GIVEN DATA:
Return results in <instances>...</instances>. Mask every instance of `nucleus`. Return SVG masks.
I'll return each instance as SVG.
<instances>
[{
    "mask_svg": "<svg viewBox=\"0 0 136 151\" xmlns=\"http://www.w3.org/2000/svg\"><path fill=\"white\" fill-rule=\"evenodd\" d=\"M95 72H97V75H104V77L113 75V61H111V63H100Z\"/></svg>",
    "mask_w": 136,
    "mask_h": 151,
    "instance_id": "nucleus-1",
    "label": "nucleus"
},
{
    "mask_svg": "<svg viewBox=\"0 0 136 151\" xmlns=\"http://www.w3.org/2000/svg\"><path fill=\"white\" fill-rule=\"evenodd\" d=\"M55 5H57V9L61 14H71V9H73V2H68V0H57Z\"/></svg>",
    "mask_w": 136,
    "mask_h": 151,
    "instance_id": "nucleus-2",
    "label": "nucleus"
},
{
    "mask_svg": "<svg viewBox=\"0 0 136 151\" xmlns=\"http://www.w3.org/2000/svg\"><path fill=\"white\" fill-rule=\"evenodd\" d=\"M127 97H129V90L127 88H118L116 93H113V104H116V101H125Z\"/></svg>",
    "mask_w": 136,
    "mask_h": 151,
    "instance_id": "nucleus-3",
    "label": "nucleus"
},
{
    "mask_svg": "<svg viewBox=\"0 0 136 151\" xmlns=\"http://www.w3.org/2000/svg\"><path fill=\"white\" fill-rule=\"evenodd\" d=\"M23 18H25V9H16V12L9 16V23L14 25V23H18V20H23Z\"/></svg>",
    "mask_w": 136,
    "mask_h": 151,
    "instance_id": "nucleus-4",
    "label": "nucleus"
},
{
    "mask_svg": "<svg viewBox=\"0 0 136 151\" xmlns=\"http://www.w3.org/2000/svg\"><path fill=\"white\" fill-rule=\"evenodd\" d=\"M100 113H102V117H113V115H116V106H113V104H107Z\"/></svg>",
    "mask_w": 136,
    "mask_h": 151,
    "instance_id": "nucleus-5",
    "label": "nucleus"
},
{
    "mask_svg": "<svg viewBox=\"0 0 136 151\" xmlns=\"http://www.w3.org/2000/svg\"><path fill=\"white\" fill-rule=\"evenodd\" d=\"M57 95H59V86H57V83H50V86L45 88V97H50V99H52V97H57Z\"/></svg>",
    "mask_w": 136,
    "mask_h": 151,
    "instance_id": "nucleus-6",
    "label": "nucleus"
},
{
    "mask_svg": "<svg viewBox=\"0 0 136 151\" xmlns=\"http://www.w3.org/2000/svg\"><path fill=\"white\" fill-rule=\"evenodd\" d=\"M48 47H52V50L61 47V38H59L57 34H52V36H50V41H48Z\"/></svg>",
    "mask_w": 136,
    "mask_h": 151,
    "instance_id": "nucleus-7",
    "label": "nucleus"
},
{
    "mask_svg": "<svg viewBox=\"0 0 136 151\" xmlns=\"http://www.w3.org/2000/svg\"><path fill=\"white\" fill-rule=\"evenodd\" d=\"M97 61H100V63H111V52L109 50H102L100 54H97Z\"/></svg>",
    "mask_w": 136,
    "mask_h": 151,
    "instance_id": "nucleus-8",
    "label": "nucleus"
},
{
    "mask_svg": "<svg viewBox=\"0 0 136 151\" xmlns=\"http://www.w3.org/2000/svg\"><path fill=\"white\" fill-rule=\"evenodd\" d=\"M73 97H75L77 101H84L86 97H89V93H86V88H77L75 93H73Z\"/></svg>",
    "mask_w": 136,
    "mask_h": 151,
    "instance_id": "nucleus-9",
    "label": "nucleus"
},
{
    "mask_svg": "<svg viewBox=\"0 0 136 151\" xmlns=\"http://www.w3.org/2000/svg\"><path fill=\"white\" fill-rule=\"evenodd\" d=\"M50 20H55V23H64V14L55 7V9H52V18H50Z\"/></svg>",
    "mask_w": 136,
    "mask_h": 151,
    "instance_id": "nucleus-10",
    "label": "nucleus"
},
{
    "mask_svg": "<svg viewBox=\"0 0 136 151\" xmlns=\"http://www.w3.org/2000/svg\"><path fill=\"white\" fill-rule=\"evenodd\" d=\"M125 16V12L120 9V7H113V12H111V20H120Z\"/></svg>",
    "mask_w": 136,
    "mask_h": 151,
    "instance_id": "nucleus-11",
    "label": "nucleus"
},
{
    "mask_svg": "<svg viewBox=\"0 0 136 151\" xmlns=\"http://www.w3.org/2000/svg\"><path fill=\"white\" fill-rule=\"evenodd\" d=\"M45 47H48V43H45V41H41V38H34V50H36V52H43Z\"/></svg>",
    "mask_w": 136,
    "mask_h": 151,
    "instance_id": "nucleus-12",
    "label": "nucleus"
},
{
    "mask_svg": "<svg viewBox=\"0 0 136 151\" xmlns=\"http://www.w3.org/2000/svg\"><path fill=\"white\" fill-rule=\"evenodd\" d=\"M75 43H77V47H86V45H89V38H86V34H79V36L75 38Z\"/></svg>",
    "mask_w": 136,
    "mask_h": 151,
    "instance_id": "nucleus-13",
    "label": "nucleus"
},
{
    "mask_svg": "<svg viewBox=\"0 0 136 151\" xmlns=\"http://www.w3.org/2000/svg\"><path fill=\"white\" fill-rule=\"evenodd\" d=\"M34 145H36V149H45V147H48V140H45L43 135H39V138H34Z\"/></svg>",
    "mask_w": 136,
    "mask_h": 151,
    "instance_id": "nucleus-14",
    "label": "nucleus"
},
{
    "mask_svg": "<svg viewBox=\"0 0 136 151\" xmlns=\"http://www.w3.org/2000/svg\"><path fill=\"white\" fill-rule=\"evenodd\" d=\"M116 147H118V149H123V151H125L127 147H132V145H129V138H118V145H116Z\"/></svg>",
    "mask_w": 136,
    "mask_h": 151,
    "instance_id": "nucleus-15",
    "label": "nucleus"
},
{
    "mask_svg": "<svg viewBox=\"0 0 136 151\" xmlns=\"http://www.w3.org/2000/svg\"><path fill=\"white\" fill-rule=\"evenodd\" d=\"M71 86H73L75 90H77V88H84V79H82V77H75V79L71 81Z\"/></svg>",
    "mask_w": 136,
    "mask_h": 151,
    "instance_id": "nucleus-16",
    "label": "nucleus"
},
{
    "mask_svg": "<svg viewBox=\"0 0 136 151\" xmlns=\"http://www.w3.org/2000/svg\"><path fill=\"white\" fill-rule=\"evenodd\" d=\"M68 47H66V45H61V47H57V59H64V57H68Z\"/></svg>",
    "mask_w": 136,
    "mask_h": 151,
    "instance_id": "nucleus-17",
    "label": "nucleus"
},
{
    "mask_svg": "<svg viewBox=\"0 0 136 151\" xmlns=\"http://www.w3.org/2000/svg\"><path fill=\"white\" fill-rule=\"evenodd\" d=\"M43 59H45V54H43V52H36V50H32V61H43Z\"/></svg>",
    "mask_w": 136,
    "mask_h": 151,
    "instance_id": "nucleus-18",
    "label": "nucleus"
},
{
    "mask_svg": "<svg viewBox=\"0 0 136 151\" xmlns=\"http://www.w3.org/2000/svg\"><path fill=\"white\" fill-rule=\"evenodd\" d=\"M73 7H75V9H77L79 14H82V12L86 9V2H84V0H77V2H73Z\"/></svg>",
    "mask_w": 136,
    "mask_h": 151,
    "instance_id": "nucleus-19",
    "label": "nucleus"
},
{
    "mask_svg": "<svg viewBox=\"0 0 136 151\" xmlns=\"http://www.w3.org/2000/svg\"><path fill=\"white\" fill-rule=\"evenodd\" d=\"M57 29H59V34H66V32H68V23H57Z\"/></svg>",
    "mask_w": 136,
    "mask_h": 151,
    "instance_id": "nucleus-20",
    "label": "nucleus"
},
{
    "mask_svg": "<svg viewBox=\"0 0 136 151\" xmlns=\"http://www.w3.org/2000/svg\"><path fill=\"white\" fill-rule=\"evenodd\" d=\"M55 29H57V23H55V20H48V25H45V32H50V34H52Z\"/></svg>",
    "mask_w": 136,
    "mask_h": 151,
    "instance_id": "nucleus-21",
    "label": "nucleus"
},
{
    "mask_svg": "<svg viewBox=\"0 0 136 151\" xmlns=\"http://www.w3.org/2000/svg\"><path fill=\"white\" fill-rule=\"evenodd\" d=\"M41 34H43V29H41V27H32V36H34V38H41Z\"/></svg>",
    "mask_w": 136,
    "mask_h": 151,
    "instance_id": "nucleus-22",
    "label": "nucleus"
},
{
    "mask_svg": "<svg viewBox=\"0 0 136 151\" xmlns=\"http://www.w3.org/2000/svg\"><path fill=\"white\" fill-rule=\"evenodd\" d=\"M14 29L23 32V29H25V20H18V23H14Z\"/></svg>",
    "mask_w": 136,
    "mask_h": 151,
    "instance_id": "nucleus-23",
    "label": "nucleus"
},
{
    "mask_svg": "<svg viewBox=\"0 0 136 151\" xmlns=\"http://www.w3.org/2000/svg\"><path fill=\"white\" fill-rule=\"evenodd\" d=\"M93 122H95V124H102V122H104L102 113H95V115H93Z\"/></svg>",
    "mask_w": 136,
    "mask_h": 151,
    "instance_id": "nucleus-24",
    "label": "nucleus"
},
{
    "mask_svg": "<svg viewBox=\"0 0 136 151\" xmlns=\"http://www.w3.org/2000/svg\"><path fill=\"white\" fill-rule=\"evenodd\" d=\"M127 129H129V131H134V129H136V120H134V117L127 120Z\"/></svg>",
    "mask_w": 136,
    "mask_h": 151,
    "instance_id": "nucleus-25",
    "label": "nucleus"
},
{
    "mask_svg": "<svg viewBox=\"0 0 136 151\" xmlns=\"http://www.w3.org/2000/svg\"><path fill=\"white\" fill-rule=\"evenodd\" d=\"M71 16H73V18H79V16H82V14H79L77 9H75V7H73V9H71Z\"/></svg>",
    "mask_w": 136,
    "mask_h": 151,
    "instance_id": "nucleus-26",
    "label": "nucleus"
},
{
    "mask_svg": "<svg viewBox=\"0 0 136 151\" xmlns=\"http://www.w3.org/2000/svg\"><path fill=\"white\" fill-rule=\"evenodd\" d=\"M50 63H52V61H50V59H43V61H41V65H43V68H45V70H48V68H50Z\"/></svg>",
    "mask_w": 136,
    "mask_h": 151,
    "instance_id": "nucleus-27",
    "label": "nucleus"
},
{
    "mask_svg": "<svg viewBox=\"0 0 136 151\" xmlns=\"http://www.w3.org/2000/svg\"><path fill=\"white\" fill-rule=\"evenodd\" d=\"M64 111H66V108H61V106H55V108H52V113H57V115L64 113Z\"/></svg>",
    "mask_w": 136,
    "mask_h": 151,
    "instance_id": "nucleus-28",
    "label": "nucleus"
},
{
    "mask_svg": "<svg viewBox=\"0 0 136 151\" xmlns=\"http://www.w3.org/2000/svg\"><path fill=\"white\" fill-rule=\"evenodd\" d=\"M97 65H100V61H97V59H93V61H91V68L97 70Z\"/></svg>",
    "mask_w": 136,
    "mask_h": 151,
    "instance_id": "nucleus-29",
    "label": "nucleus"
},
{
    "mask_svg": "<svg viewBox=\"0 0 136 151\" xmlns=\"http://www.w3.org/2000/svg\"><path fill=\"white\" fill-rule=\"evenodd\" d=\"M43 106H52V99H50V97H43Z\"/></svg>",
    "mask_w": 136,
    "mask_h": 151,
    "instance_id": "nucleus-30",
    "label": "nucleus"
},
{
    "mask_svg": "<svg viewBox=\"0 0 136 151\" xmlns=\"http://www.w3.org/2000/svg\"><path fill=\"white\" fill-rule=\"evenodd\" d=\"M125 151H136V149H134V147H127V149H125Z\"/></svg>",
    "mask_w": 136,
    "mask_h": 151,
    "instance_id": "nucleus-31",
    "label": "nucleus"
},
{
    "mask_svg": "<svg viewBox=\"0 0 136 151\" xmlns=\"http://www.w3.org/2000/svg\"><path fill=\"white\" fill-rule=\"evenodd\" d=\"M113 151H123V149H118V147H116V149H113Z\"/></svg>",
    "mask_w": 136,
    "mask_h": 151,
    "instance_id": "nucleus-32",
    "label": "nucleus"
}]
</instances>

INSTRUCTION: How many lines in the records above contain the string "instances"? Reply with the number alone.

ANSWER TO THE PROBLEM: 3